The Grace Year(36)
“Coming?” Martha says, holding the door open.
Gertrude hurries along, more than happy to end the conversation.
With the lanterns low, we settle into our beds, peering up at the spiderwebs clinging to the beamed ceiling, trying not to imagine what’s happening around the fire.
“What if it’s true?” Becca says, breaking the silence. “What if we’re wasting our time? You know what they’ll do to us if we come back without getting rid of all of our magic.”
“We just got here,” I say, trying to position my body around the springs. “There’s plenty of time for all that. They’re just trying to scare us.”
“It’s working,” Lucy says, pulling her blanket up to her nose.
“I for one am in no hurry to lose my mind,” Martha says.
“But I was a late bloomer,” Becca says, sheer panic in her hushed voice. “What if it’s the same with my magic? What if it comes too late and I can’t get rid of it in time?”
“It’s not the same thing,” Patrice says.
“How do you know?”
A low groan echoes through the woods, making us all hold our breath.
“It’s just another elk, right?” Nanette asks.
I nod, though I’m not entirely sure.
“Did you see the way Kiersten was looking at me tonight?” Lucy says from beneath her covers. “She’s always hated me. I have three younger sisters … if she makes me do something with her magic … if I walk into the woods and my body is unaccounted for—”
“We’re getting carried away,” I say. “This is what she wants. All we have to do is stick together. Be sensible.”
“But you saw what Ravenna can do,” Ellie says.
“All we saw was a girl holding an invisible ball,” I say.
“But I felt it.” Molly presses her palms against her lower abdomen. “There was a moment when I saw the sun in her hands. They were one.”
“I thought it was about to crack open between her fingers like a soft yolk,” Ellie whispers.
I want to say something, find a reasonable explanation, but the truth is, I felt it, too.
“Hey, where’s Helen?” I ask, noticing her empty bed, the absence of cooing.
“She stayed by the fire,” Nanette says, staring toward the door.
Maybe I’m reading too much into it, but I swear I hear a hint of sadness in her voice, longing.
Maybe they all wish they’d stayed behind.
As much as I want to deny it, bury the thought, there’s a part of me that can’t help wondering if Kiersten was right … if I’m the one holding them back.
Maybe there’s nothing wrong with the grace year. Maybe there’s something wrong with me.
In the weeks that followed, while we were busy clearing away the scorched debris, building a covered area for cooking, making rain barrels, chopping wood, divvying up chores, Kiersten was busy “helping” the veiled girls embrace their magic.
It started off with silly things, doling out little dares to try to jar their magic loose, singing hymns of Eve as they knotted flower crowns in the morning dew, sitting in a circle around the punishment tree telling cautionary tales, but what at first seemed like harmless tasks turned into something infinitely more dangerous. But isn’t that how every horrible thing begins? Slow. Insipid. A twisting of the screw.

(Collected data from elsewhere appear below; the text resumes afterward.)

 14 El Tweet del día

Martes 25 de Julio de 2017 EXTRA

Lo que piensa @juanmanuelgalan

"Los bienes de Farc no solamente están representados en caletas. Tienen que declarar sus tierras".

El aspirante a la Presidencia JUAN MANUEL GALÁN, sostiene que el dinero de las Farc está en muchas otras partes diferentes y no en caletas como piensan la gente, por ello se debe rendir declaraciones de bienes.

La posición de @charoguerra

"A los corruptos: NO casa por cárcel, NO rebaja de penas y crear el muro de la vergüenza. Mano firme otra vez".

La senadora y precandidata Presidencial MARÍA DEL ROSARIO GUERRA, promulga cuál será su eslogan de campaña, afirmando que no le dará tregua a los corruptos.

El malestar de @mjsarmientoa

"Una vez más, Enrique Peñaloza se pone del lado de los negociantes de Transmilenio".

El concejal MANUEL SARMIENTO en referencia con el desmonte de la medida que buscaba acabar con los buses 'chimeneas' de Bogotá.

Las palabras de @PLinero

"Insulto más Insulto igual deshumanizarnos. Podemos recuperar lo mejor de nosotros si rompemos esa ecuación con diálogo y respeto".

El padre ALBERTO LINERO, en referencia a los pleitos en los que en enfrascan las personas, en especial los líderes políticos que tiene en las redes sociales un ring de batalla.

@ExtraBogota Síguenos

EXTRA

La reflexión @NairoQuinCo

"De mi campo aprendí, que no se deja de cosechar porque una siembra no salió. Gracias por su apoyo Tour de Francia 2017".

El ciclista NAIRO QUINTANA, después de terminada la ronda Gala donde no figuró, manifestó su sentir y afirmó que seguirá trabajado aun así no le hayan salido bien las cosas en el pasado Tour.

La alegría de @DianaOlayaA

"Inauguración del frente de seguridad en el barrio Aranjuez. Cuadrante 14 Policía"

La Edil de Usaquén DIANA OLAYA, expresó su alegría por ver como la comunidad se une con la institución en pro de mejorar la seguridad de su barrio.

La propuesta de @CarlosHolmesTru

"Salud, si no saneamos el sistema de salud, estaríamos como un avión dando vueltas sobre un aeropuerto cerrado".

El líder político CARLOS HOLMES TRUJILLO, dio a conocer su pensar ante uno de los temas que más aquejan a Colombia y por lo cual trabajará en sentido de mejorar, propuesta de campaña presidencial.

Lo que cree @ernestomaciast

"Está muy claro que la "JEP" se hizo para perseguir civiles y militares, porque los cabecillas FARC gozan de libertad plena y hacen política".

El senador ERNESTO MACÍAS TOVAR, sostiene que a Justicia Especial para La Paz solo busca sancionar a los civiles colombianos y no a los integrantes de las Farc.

Night after night, Kiersten returned from the bonfire with another convert, glassy eyed, hair cascading down her back, making some wild claim or another.
Tamara said she could hear the wind whispering to her, and Hannah said she made a juniper berry wither just by looking at it. I could chalk it all up to their imaginations, social conditioning, superstition gone awry, but they weren’t the only ones experiencing strange goings-on. Something was happening to the rest of us. Something I couldn’t explain.
Along with dizzy spells, loss of appetite, double vision, it seemed like our irises were disappearing, soft black eroding away any color, any light. I kept thinking it was just exhaustion, or maybe some kind of illness passing through the camp, but the more I tried to make sense of it, the worse things seemed to get.
And as the full moon drew near, we bled. All of us at the same time, even Molly, just like a pack of wolves.
I tried to tell the girls that just because you can’t explain something, that doesn’t make it magic, but one by one they inched their beds closer to the other side of the room, drawn to wild tales of magic and mysticism.
Honestly, I couldn’t blame them. I’d lived with these doubts about the grace year my entire life, and even I was starting to question things.
Question my sanity.
A few nights ago, as we were huddled around the fire, Meg swiped her hand through the flames. “I can’t feel it,” she exclaimed. As she looked to Kiersten, I felt something pass between them, a surge of invisible energy. Maybe it was all in my head, maybe it was Kiersten’s magic, a language I couldn’t understand, but in the next moment, Meg held her hand in the flames until her skin bubbled up like a hundred singing bullfrogs.
“What are you doing?” I yelled as I grabbed on to her, pulling her back from the heat.
Meg looked up at me, with those huge black eyes.
She didn’t scream. She didn’t cry. She laughed.